「人事評価制度」は、自社の規模感に合ったものを作成する
社内の環境整備においては「人事評価制度」も重要なものの1つです。
九昭の売上が5億円になった頃に数年間、停滞したことがありました。3億円から5億円になるときもそうだったのですが、企業の業績は「人」が育つことで上がっていきます。つまり、停滞期は「人を育てるチャンス」でもあるのですが、社員教育に関しては次回にお伝えするとして、ここでは人事評価制度についてお伝えします。
中小・零細企業で人事評価制度というと、属人性のない、小難しくて、堅苦しいもののように感じてしまうかもしれません。しかし、現実はそんなことはありません。
「人」に関してあなたが大切にしている考え方をベースに作成すればいいのです。私の場合、会社を父から受け継いで売上アップに必死になっていた頃、さまざまなビジネス書や自己啓発書を読み漁り、経営ノウハウや経営哲学を参考にしようとしました。その中でも最も共感できたのが稲盛和夫氏でした。
そもそも、人事評価の基準を作成しようと思ったのは、大手企業や中堅企業が持っているものだったからです。
実は売上3億円の頃にコンサルティングを受けて一度作成したのですが、そのときは九昭がそこまでの組織でなかったので機能しませんでした。そこで稲盛氏の考え方をベースに、自社の規模感に合ったものを作成したのです。
稲盛和夫氏の本を1冊でも読んだことがあれば、恐らく次の方程式を見たことがあると思います。
《人生と仕事の結果=能力×熱意×考え方》
稲盛氏曰く、能力と熱意には0~100点まで、考え方にはマイナス100点~プラス100点までがあり、考え方次第で人生や仕事の結果が180度変わるそうです。どれだけ能力が高く、熱意があっても、考え方がまずければマイナスの結果しか出ません。「100×100×(−100)=−100万」になるわけです。
稲盛和夫氏の考え方に学んだ「人事評価シート」
私は経営者としてこれを「成果=能力×熱意×考え方」としました。つまり、社員が成果を出すために大事なのは能力や熱意ももちろんですが、一番は考え方」ということになります。
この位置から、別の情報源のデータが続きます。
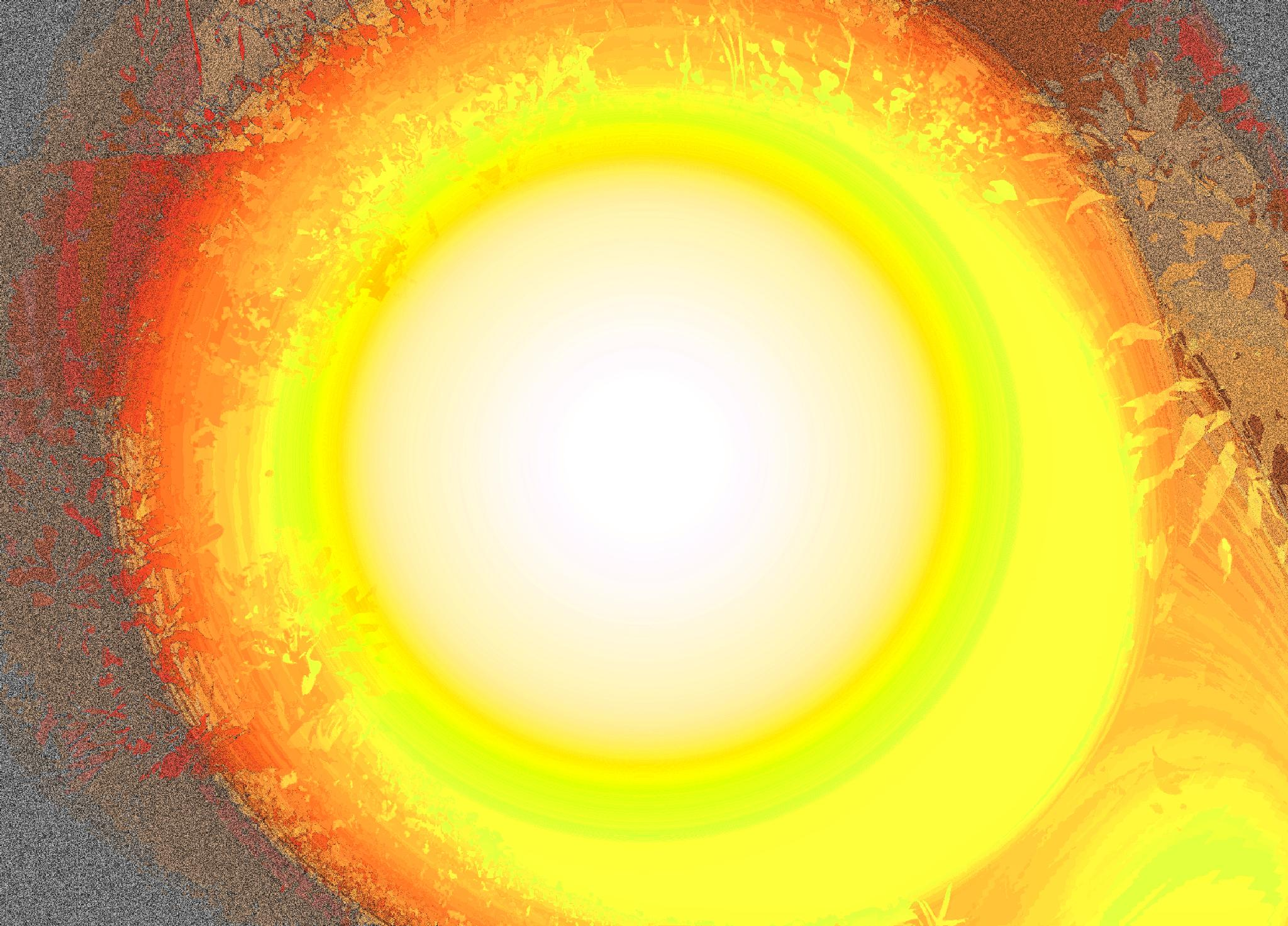 Photo in Abstract #colour #yellow #circle #energy #light #vibration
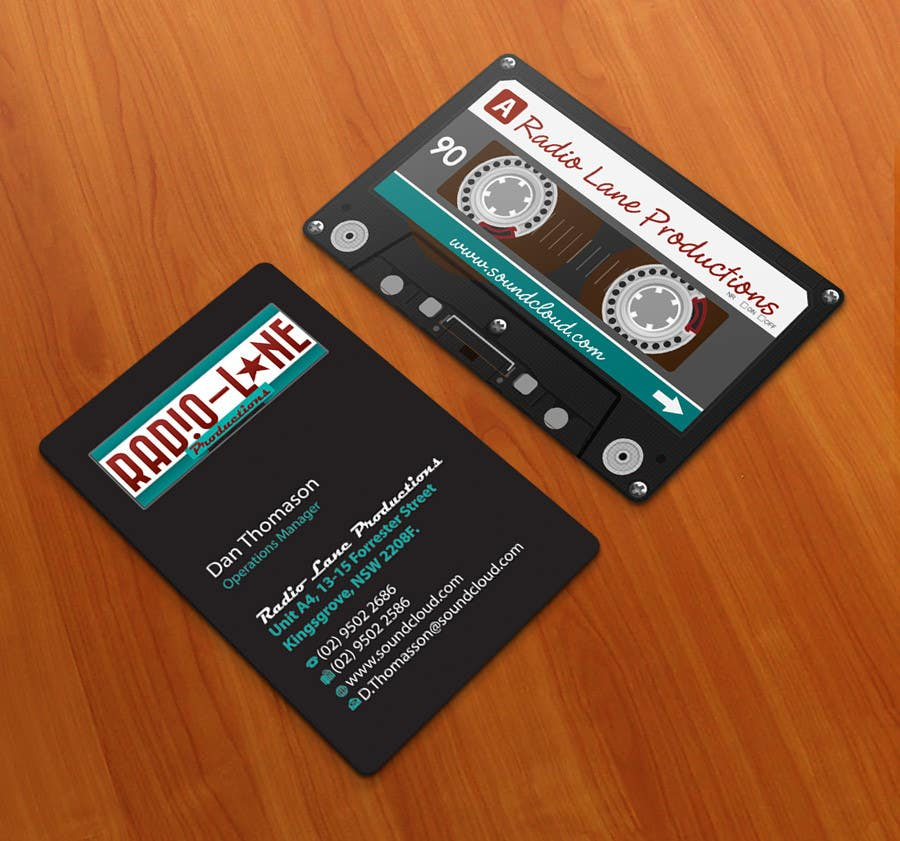 #17 for Design Business Cards for Radio Lane Productions by midget
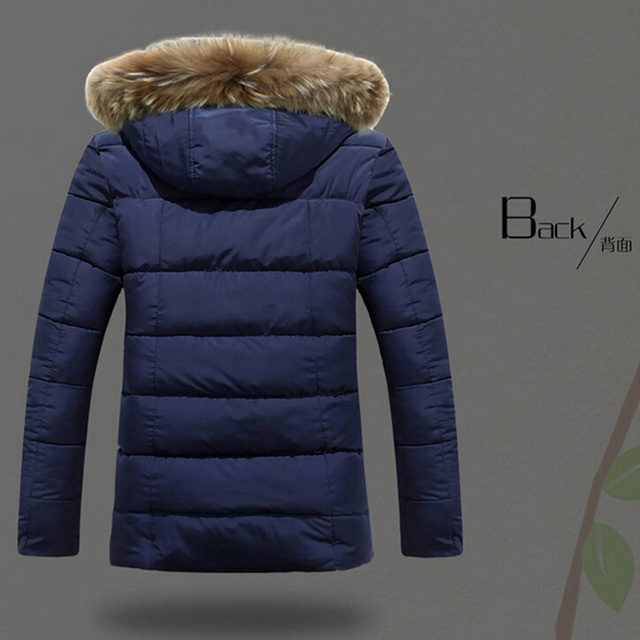 Brand New Jackets Warm Winter Men Cotton Down Jacket Men's Casual Slim Thick Jacket Coat Fashion Style Down Coat Large size XXL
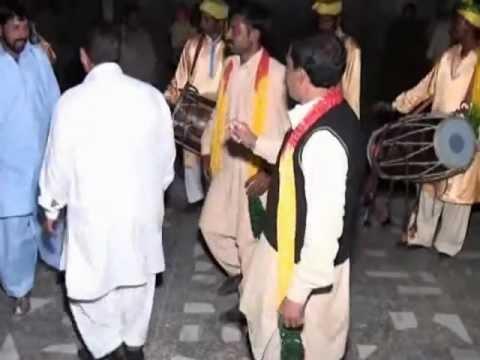 Xxx Mp4 Ch Ashfaq Dhama Mahandi Wedding Lalamusa 3gp Sex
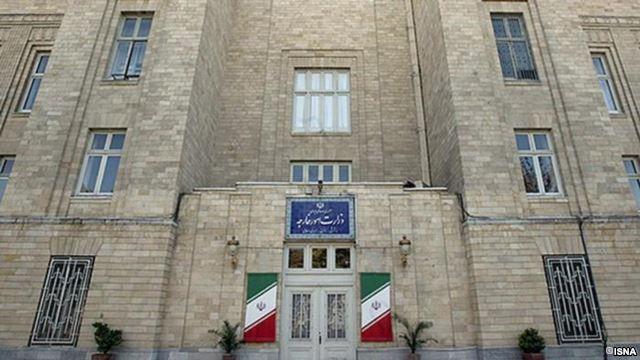 وزارت خارجه ایران در پی تحریمهای تازه آمریکا سفیر سوییس را احضار کرد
私はこの考え方で人事評価シートを作成しました。項目の内容はシンプルで構いません。
能力の項目には「自社の仕事を担当するにあたって必要な能力や資格」について10項目をピックアップし、それぞれを0~10点で評価をします。全部10点であれば100点になります。
熱意の項目には「社会人としての立ち居振る舞いや、仕事においての振る舞い」について同じように10項目をピックアップし、それぞれを0~10点で評価をします。
考え方は「社員心得」で記載したような、経営者が社員に持っていてもらいたい考え方を項目ピックアップし、それぞれをマイナス10~プラス10点で評価をします。
いかがでしょう? このくらいであれば人事評価制度を堅苦しく感じることはないと思います。大手企業や中堅企業とまったく同じものである必要はなく、自社に合わせていいのです。
さらに、まだ組織が小さい場合は難しいかもしれませんが、社員の評価を経営者1人が行うのではなく、幹部クラス、直属の上司も参加してここに評価できる「360度評価」の形を目指してみてください。それによって個人のバイアスがかかりにくい、適切な人事評価ができるようになるはずです。